Given problem —
Your task is to extract every line from the material below exactly.

Data items —
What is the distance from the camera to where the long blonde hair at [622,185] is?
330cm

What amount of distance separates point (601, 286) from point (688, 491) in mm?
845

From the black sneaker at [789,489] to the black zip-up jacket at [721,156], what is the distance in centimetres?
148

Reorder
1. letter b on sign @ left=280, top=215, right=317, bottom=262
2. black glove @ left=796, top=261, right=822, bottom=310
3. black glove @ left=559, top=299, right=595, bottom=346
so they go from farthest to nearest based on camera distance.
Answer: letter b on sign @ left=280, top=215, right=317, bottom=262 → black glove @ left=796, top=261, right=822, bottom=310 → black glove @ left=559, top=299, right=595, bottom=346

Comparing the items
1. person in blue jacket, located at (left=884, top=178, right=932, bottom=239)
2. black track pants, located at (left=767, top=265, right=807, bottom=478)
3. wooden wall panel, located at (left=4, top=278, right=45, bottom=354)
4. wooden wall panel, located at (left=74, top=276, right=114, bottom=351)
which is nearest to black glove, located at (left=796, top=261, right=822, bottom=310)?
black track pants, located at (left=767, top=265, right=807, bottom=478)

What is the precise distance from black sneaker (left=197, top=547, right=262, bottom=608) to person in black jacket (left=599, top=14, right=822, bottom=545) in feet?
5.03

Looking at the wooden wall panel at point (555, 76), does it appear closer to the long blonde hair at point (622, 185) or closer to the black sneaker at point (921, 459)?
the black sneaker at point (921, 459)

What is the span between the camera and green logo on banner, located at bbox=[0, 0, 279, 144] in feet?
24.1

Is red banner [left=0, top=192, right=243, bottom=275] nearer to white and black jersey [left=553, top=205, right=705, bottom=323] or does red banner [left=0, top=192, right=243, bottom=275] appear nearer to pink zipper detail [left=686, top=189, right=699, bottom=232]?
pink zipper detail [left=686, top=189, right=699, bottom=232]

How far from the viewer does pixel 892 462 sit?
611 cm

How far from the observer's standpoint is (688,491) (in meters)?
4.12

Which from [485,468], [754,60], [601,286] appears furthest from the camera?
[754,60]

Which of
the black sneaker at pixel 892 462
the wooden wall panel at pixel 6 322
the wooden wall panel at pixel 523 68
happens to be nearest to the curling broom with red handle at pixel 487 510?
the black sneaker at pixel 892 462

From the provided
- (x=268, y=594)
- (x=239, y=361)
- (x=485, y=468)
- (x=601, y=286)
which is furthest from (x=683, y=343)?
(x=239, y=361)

Response to this task —
What is the distance from the camera to where the long blonde hair at [622,185] is?
330cm

What amount of distance separates point (601, 286) from point (688, 491) in mm?
845

From the black sneaker at [789,489] to the black zip-up jacket at [721,156], what is the distance in centimetres?
148

Reorder
1. letter b on sign @ left=280, top=215, right=317, bottom=262
2. black glove @ left=796, top=261, right=822, bottom=310
3. black glove @ left=559, top=299, right=595, bottom=346
so they go from farthest to nearest based on camera distance.
Answer: letter b on sign @ left=280, top=215, right=317, bottom=262 → black glove @ left=796, top=261, right=822, bottom=310 → black glove @ left=559, top=299, right=595, bottom=346

Comparing the items
1. person in blue jacket, located at (left=884, top=178, right=932, bottom=239)
2. black track pants, located at (left=767, top=265, right=807, bottom=478)
3. wooden wall panel, located at (left=4, top=278, right=45, bottom=354)
4. wooden wall panel, located at (left=74, top=276, right=114, bottom=351)
which is nearest to black glove, located at (left=796, top=261, right=822, bottom=310)?
black track pants, located at (left=767, top=265, right=807, bottom=478)

What is the precise distance from black sneaker (left=197, top=547, right=262, bottom=608) to person in black jacket (left=599, top=14, right=822, bottom=545) in feet?
5.03

Looking at the wooden wall panel at point (555, 76), does it appear closer to the long blonde hair at point (622, 185) or closer to the black sneaker at point (921, 459)?
the black sneaker at point (921, 459)

What is the span between the camera and green logo on banner, located at bbox=[0, 0, 279, 144] in feet?
24.1

Is red banner [left=0, top=192, right=243, bottom=275] nearer to white and black jersey [left=553, top=205, right=705, bottom=323] or does red banner [left=0, top=192, right=243, bottom=275] appear nearer to pink zipper detail [left=686, top=189, right=699, bottom=232]?
pink zipper detail [left=686, top=189, right=699, bottom=232]

How far from the viewer does pixel 892 462 sit?
611 cm

How far from the observer's standpoint is (688,491) (in meters)?
4.12

Which from [485,468], [754,60], [601,286] appears furthest from the camera?
[754,60]

Which of
the black sneaker at pixel 892 462
the wooden wall panel at pixel 6 322
the wooden wall panel at pixel 523 68
happens to be nearest to the curling broom with red handle at pixel 487 510?
the black sneaker at pixel 892 462

From the provided
- (x=268, y=594)
- (x=239, y=361)
- (x=485, y=468)
- (x=601, y=286)
which is furthest from (x=683, y=343)?
(x=239, y=361)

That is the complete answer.